Algérie, Maroc, Tunisie: où peut-on voyager et sous quelles conditions?

  • Le Maroc, la Tunisie et l'Algérie ont opté pour diverses stratégies: réouverture limitée en Algérie, différenciée selon les pays de départ au Maroc, et conditions d’entrées plus flexibles en Tunisie
  • Les vaccins russe Spoutnik V et chinois Sinovac, largement administrés dans les pays du Maghreb, ne sont pas encore homologués par l’UE, rendant plus complexes les arrivées sur le territoire européen

ALGER: Des pays du Maghreb commencent à se rouvrir de manière progressive, mais selon des modalités différentes. Hormis la Tunisie qui a rouvert ses frontières terrestres avec la Libye depuis plusieurs mois (novembre 2020), cette réouverture est pour l’instant plutôt aérienne.

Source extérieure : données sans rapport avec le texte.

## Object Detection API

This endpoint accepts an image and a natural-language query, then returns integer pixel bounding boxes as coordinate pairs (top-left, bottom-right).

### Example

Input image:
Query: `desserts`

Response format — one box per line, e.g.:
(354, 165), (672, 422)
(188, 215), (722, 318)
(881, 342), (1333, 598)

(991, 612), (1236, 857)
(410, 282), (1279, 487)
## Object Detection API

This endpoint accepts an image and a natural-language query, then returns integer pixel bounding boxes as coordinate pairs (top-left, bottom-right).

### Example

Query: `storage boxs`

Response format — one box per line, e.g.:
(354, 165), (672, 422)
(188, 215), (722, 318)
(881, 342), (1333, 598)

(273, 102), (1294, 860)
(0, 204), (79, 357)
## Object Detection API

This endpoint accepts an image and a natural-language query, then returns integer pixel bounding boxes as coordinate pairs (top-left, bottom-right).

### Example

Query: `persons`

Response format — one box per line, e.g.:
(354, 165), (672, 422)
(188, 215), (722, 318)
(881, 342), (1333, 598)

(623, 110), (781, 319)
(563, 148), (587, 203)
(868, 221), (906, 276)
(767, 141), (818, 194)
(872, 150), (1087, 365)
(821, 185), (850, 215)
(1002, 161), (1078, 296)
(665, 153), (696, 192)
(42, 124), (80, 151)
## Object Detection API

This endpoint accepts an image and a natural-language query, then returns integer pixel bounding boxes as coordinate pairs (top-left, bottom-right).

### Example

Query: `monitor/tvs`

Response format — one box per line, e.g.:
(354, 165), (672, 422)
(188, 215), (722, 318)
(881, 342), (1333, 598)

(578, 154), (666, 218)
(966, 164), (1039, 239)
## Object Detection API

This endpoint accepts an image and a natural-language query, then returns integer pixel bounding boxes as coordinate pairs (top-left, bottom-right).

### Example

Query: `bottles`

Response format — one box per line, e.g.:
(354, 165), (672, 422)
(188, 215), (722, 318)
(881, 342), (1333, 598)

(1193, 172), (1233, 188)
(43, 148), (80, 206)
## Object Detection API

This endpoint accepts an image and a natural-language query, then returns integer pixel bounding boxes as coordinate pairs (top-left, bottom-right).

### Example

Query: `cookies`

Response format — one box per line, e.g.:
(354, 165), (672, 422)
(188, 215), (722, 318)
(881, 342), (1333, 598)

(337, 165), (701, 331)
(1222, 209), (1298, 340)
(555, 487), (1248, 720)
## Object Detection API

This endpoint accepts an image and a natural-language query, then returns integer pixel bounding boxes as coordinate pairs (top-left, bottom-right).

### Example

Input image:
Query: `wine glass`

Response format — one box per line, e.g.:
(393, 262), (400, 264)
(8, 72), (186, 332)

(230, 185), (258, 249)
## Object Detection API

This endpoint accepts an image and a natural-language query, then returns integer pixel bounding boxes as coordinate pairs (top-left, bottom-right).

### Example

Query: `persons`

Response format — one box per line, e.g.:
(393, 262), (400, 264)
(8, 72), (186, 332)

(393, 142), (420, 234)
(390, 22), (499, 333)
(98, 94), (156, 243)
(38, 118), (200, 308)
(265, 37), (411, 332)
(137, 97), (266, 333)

Algérie: une réouverture aérienne très partielle

En Algérie, les autorités ont annoncé la reprise partielle des liaisons aériennes, à partir du 1er juin 2021, en provenance et à destination de l’Algérie, depuis plusieurs villes. La compagnie Air Algérie a annoncé un programme de vols avec six pays et sept villes: France (Paris, Marseille), Espagne (Barcelone), Turquie (Istanbul), Tunisie (Tunis), Allemagne (Francfort) et Italie (Rome). En plus d’Air Algérie, Tunisair, Turkish Airlines et Alitalia desservent l’Algérie à raison d’un vol hebdomadaire.

Cette réouverture est accompagnée d’une mise en place d’un protocole sanitaire strict s’imposant à tout voyageur – qu’il soit ressortissant algérien ou étranger – souhaitant se rendre en Algérie par voie aérienne: présentation à l’embarquement et à l’arrivée sur le sol algérien d’un résultat de test PCR négatif de moins de 36 heures; confinement obligatoire de cinq jours dans un hôtel prévu à cet effet, aux frais du voyageur; test PCR à l’issue du confinement, donnant lieu à une prolongation de cinq jours en cas de résultat positif.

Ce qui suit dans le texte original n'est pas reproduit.